Zum Glück stellt sich abends in Castlebar heraus, dass die Verletzung nicht schwerwiegend ist – kein Wunder bei Ulis Nehmerqualitäten! Noch dazu kann er die Erfahrung machen, dass die Wartezeiten in irischen Krankenhäusern auch nicht kürzer sind als bei uns. Als Fahrer fällt er nun natürlich aus, but no problem at all, Bernhard übernimmt souverän diese „linke irische Tour“ für den Rest der Reise.

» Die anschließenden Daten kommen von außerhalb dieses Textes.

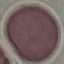

Malaria status: uninfected. Giemsa-stained preparation. Acquired by smartphone through the microscope eyepiece. Thin blood smear. Automatically extracted cell patch, resized to 64 × 64 pixels.State which parasite is depicted.
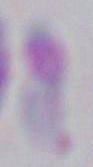
This is Toxoplasma gondii.

Summary:
  - Magnification: 1000x
  - Modality: photomicrograph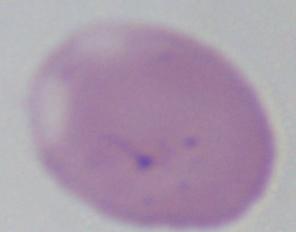

A Babesia parasite is shown. 1000x magnification. Photomicrograph.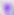

Toxoplasma gondii is seen. Photomicrograph. 400x magnification.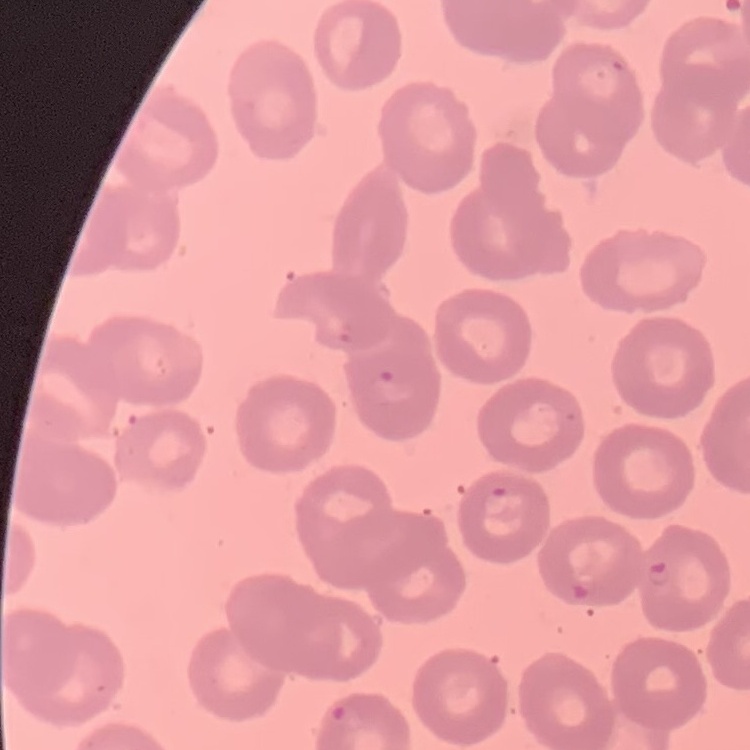
The erythrocytes exhibit no rouleaux formation. Field's or Giemsa stain. One tile cut from a larger photomicrograph. Thin blood smear.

Am Abend zieht’s uns zu McCarthy’s, wo wieder traditional life music angesagt ist. Als wir ankommen ist das Pub voll mit Fußballfans, die dann leider das Ausscheiden ihrer Mannschaft aus der Champions League miterleben müssen. Das trübt die Stimmung im Pub aber keineswegs nachhaltig. Spätestens als die Musik beginnt zu spielen steigt die Laune wieder und es entwickelt sich wie am Abend zuvor: irische Songs, Gospels, deutsche Lieder, reden, zuhören und der eine oder andere Schluck Guinness… Wir haben unsere Betten auch an diesem Abend gefunden!
Der Donnerstag bringt uns nach Westport. Nach den doch recht ausgedehnten Wanderungen an den Tagen zuvor gestatten wir uns einen gemütlichen Einkaufsbummel in der malerischen City des idyllisch an der Clew Bay gelegenen Städtchens. Die vielen kleinen Läden, Coffee-Shops und Tea-Rooms mit ihren bunten Fronten und Schildern präsentieren uns ein Irland wie es irischer nicht sein kann, aber nichts wirkt hier kitschig!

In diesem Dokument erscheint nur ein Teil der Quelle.